Apparently this functino you provided are now generating the correct
numbers, the result i got and you got are the same.

But, this was not the one i translated.

I translated the functino you provided earlier. The function called
"_atou128"

This is the code you provided

procedure _atou128;
@nodisplay;
@noframe;


procedure _accX10;
@nodisplay;
@noframe;
begin _accX10;


// Compute EDX:ECX:EBX:EDI * 10


push( eax );


shl( 1, edi );
rcl( 1, ebx );
rcl( 1, ecx );
rcl( 1, edx );
jc Overflow;


push( edx );
push( ecx );
push( ebx );
push( edi );


shl( 1, edi );
rcl( 1, ebx );
rcl( 1, ecx );
rcl( 1, edx );
jc Overflow;


shl( 1, edi );
rcl( 1, ebx );
rcl( 1, ecx );
rcl( 1, edx );
jc Overflow;


pop( eax );
add( eax, edi );
pop( eax );
adc( eax, ebx );
pop( eax );
adc( eax, ecx );
pop( eax );
adc( eax, edx );
jc Overflow;


pop( eax );
ret();


Overflow:
raise( ex.ValueOutOfRange );


end _accX10;


begin _atou128;


push( edi );
xor( eax, eax ); // Init H.O. three bytes of EAX to
zero.
mov( eax, edx ); // Initialize EDX:ECX:EBX:EDI with
zero.
mov( eax, ecx );
mov( eax, ebx );
mov( eax, edi );


// For each legal character that ESI points at, repeat
// the following until we encounter a delimiter or
// illegal character.


mov( [esi], al ); // Get the first character
(which must be a
digit).
whileDigits:
cmp( al, '0' );
jb convError;
cmp( al, '9' );
ja convError;


// Okay, we've got a digit, so add it into EDX:ECX.


_accX10(); // EDX:ECX:EBX:EDI * 10.
and( $f, al );
add( eax, edi );
adc( 0, ebx );
adc( 0, ecx );
adc( 0, edx );
jc Overflow;


// Move on to the next character:


NextChar;


// Repeat until we hit a delimiter character


cmp( eax, $80 );
jae IllegalChar;
bt( eax, (type dword Delimiters ));
jnc whileDigits;


// Return 128-bit result in EDX:ECX:EBX:EAX


mov( edi, eax );
pop( edi );
ret();


convError:
raise( ex.ConversionError );


Overflow:
raise( ex.ValueOutOfRange );


IllegalChar:
raise( ex.IllegalChar );


end _atou128;


So.. which function is correct ?

The above one or this new one ?


The one above i translated as:

Proc atoi128:
Arguments @String

mov esi D(a)String

xor eax eax
xor edx edx
xor ecx ecx
xor ebx ebx
xor edi edi


movsx eax B$esi
sub eax '0'

While B$esi <> 0 ; when we reach the end of the string we ends the
loop

call alldecmul2 eax, edx, ecx, ebx, edi
and al 0F
add edi eax
adc ebx 0
adc ecx 0
adc edx 0
jc @Overflow
inc esi
movsx eax B$esi
sub eax '0'
End_While
ExitP

@Overflow:

call 'USER32.MessageBoxA', &NULL, {"Overflow Error", 0}, {"Error",
0}, 0A

EndP

Proc alldecmul2:
Arguments @Digit, @Val1, @Val2, @Val3, @Val4

push eax

shl edi 1
rcl ebx 1
rcl ecx 1
rcl edx 1 | jc @Overflow

push edx
push ecx
push ebx
push edi
shl edi 1
rcl ebx 1
rcl ecx 1
rcl edx 1 | jc @Overflow

shl edi 1
rcl ebx 1
rcl ecx 1
rcl edx 1 | jc @Overflow
pop eax
add edi eax
pop eax
adc ebx eax
pop eax
adc ecx eax
pop eax

adc edx eax | jc @Overflow

pop eax

ExitP

@Overflow:

call 'USER32.MessageBoxA', &NULL, {"Overflow Error", 0}, {"Error",
0}, 0A

EndP


If this translation is correct, then it is on this one that is
resulting an incorrect result.
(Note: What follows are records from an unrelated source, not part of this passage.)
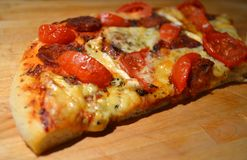 Pizza slice. Pizza with salami tomatoes and cheese on a wooden board royalty free stock images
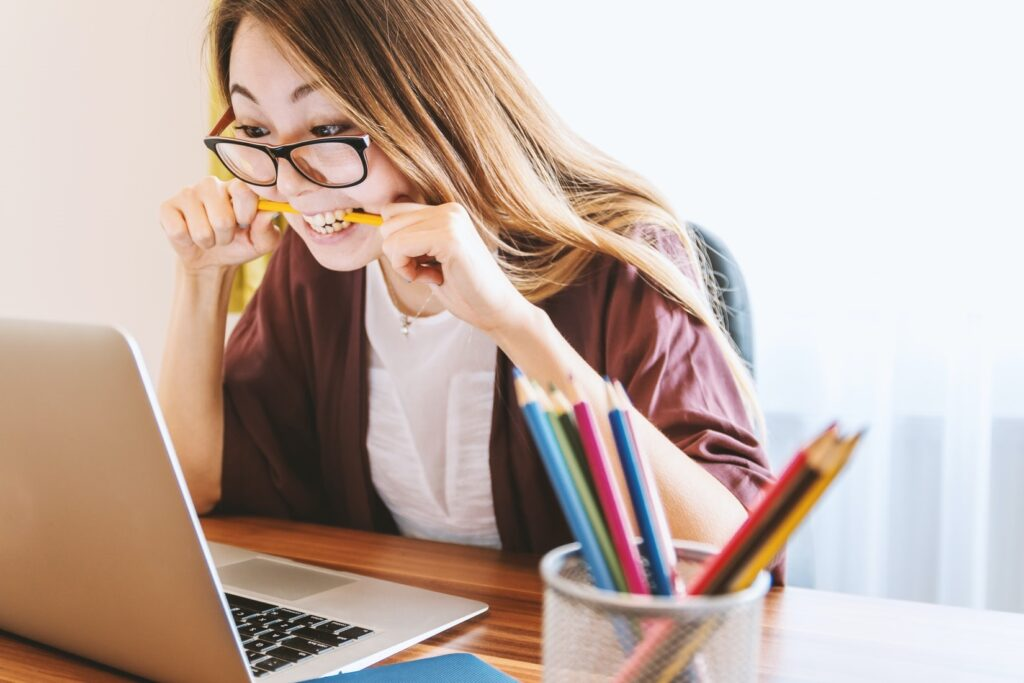 Frau beißt in Bleistift während sie auf ihren Laptop schaut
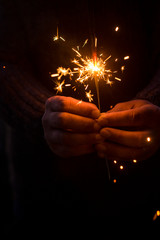 Christmas and new year eve concept image with close up of a pair of man hands taking a red fire sparkler to celebrate the night party - focus on fireworks and hope for people future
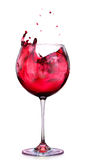 Glass of red wine with splashes isolated on a white Royalty Free Stock Image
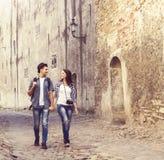 Jeunes couples de déplacement ayant une promenade médiévale sur une vieille rue Photographie stock libre de droits
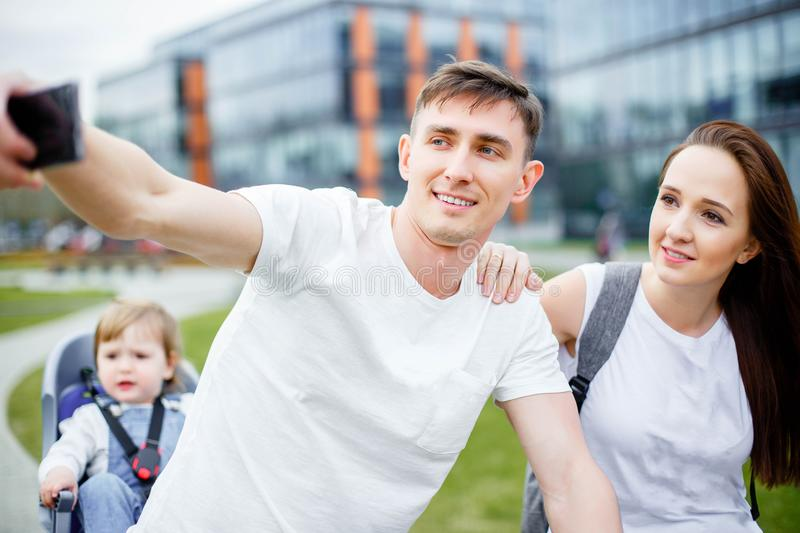 A happy family makes selfie on a smartphone while walking on bicycles in the summer. royalty free stock images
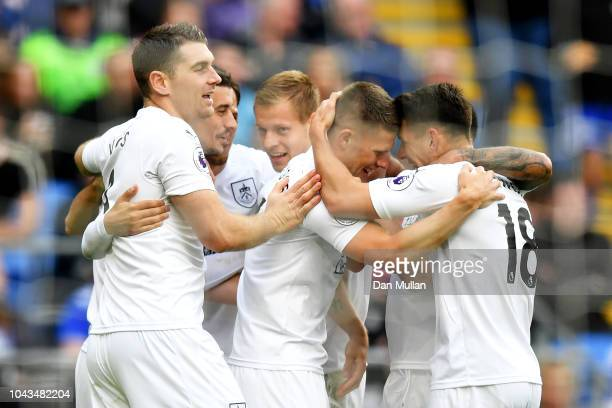 Johann Gudmundsson of Burnley celebrates with team mates after scoring his team's first goal during the Premier League match between Cardiff City and...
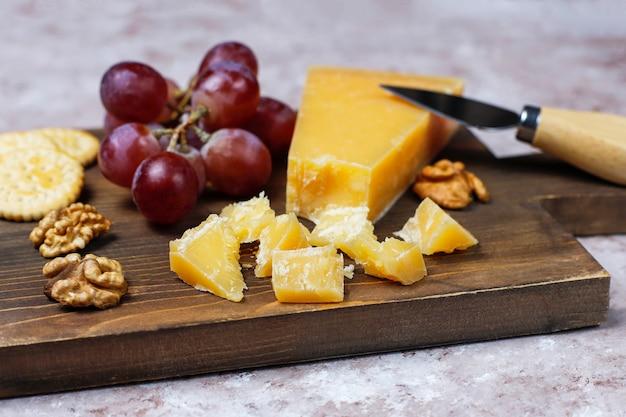 Planche à fromage avec fromage à pâte dure, couteau à fromage, verre de vin rouge, raisin sur une surface en béton brun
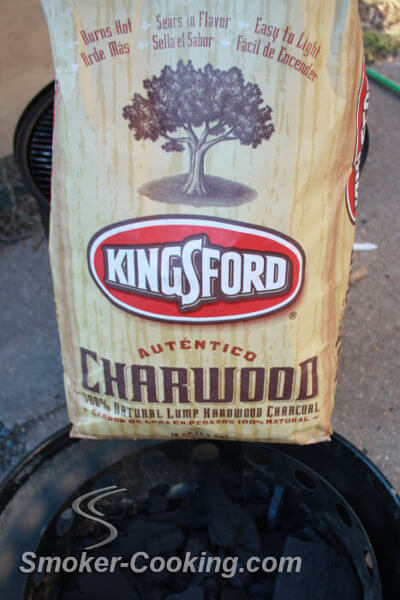 Kingsford Lump Charcoal in Bag Set Upon Weber Smoker Base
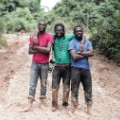 invisible borders Emeka, Jide and Emmanuel in the mud, Ekok Road, Cameroun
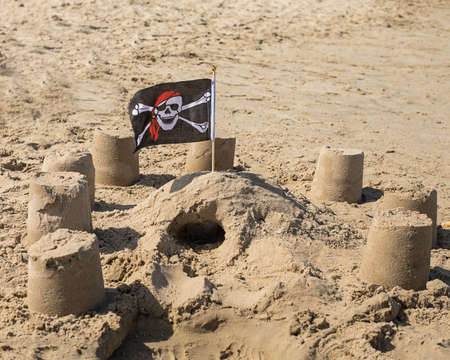 Tourism 2020, beach season. Children's figures built from sand are decorated with pirate flag. Consequences Of Covin-19. Nobody. Beach season for travelers. Games with children on the sand by the sea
The one in "_atou128" i mean.

Is "_atou128" different from strToi128 ???


What "raise" means ?


Best Regards,

Guga



From: rhyde on
On Apr 1, 4:54 pm, "Guga" <Guga...(a)gmail.com> wrote:
>
> Hi Randall
>
> what is this piece of code ?

This comes from the regression test that I wrote for the HLA stdlib
v2.0, from which the _atou128 code that I posted is a member. This
code actually tests the strtoi128 function which directly calls
_atou128.

I'm pretty sure you can find all the regressions tests for the CONV
module that I've written here:

http://webster.cs.ucr.edu/AsmTools/HLA/stdlib2/index.html

BTW, this set of regression tests is *exactly* what I was talking
about when I said that RosAsm users could benefit from a command-line
version of the assembler. Being able to put together a set of tests
like this that you can run whenever someone questions the validity of
a code sequence is a heck of a lot better than having to manually run
the test sequences. Particuarly when you have hundreds of test
programs you could run.


>
> Apparently this functino you provided are now generating the correct
> numbers, the result i got and you got are the same.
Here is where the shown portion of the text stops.